IOWA CITY, Iowa -- Deputies patrolling the Johnson County Courthouse will soon have Taser guns as another layer of defense and security at the century-old facility, Johnson County Sheriff Lonny Pulkrabek said on Monday.
With federal block-grant funds, Pulkrabek purchased 26 stun guns a month ago. Deputy Sheriffs Dave Stanton and Sue Koshatka will be outfitted with Tasers as soon as training is complete, which Pulkrabek hopes would be by March 1.
"I think another less-than-lethal tool is something that is a benefit to have," Pulkrabek said about the Tasers, which cost roughly $28,000.
Tasers propel two probes at speeds of more than 160 feet per second, and an electrical signal is transmitted through insulated wire that connect the probes to the device. When the weapon makes contact with a person, there is an immediate loss of neuromuscular control and the ability to perform coordinated actions, according to the manufacturer of the gun.
The remaining stun-guns will be distributed to other officers in the sheriff's office. University of Iowa Public Safety officers have carried the devices since 2002, said Lawrence Langley, the department's associate director. Iowa city police Sgt. Doug Hart could not be reached Monday regarding his department's use of the weapons.
Though Pulkrabek said he did not consult courthouse employees about the Taser purchase, one worker said she welcomed the security measure.
"I would be more comfortable with them carrying those around and actually being able to use those to subdue somebody," said Lodema Berkley, the Johnson County clerk of court. "I still want them to have conventional guns, but if they had an actual gun, there could be more damage done."
But Tasers have sparked controversy in recent years. Amnesty International -- which has raised concern about the stun guns -- has tallied 114 Taser-related deaths since 2001, according to a July 2005 report on its website. In 15 of the cases, Taser use was cited as a contributing factor.

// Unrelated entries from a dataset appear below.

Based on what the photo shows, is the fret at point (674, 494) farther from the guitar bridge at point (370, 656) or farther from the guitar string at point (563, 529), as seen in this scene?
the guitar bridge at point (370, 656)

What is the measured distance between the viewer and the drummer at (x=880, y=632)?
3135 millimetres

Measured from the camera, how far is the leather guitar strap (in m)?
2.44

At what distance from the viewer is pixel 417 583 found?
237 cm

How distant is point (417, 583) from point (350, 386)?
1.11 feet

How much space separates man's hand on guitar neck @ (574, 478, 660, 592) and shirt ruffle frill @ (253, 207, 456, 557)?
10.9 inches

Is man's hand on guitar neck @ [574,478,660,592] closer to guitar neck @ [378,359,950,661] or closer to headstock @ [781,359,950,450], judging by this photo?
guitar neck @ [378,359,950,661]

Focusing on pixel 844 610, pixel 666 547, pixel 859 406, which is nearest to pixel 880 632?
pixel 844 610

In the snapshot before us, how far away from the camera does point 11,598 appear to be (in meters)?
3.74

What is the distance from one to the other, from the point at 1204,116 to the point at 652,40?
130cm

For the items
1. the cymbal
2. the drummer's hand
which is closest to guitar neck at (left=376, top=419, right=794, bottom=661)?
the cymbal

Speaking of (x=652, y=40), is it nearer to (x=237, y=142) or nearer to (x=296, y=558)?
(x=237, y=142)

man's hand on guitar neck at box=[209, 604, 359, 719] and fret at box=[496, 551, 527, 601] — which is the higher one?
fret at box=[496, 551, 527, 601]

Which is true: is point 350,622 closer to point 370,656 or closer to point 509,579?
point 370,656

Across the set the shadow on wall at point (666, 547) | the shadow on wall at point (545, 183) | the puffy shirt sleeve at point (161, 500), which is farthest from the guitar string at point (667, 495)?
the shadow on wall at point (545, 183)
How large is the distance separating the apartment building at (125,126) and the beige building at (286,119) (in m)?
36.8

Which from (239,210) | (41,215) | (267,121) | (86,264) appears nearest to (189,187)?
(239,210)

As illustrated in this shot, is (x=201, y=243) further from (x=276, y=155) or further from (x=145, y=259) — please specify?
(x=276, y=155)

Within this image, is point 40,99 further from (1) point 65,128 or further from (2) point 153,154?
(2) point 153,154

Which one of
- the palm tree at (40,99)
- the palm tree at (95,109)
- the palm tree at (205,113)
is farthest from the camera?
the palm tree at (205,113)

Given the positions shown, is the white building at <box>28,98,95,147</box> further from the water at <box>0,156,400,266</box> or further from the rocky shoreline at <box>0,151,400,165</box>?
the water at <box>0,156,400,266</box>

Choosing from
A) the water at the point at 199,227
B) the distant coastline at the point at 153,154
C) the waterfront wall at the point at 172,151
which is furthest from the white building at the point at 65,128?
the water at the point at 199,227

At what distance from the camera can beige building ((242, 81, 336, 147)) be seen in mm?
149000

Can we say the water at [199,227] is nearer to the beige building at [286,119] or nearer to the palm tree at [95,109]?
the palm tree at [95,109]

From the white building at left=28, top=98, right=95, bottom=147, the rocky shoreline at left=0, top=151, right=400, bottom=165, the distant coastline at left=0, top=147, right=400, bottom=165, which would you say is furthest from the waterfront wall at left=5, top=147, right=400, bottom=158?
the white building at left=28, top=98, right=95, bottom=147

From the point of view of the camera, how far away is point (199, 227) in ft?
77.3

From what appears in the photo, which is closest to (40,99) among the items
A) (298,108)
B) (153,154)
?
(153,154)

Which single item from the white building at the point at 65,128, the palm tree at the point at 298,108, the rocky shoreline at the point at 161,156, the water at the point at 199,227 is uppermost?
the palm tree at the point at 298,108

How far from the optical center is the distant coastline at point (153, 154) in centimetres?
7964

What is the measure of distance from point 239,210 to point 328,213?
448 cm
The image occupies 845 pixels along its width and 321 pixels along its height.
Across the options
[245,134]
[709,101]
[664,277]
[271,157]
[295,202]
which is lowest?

The weapon's use in the state has not been a key issue for the American Civil Liberties Union of Iowa, said Ben Stone, the organization's executive director. But use of the stun guns should be paired with careful monitoring and strict accountability, he said.
"If law enforcement misuses them, there should be consequences for that officer, up to and including dismissal from the force," Stone said.
Never should Tasers be used to inflict punishment, he added.
Pulkrabek said Taser use would be included in the department's current use-of-force policy, but he could not elaborate on specifics.
"All I can tell you is that less-than-lethal comes before deadly force and after verbal presence," he said.
The presence of Tasers erects another security shield for employees and patrons at the county courthouse, which has been plagued in the past by security deficiencies.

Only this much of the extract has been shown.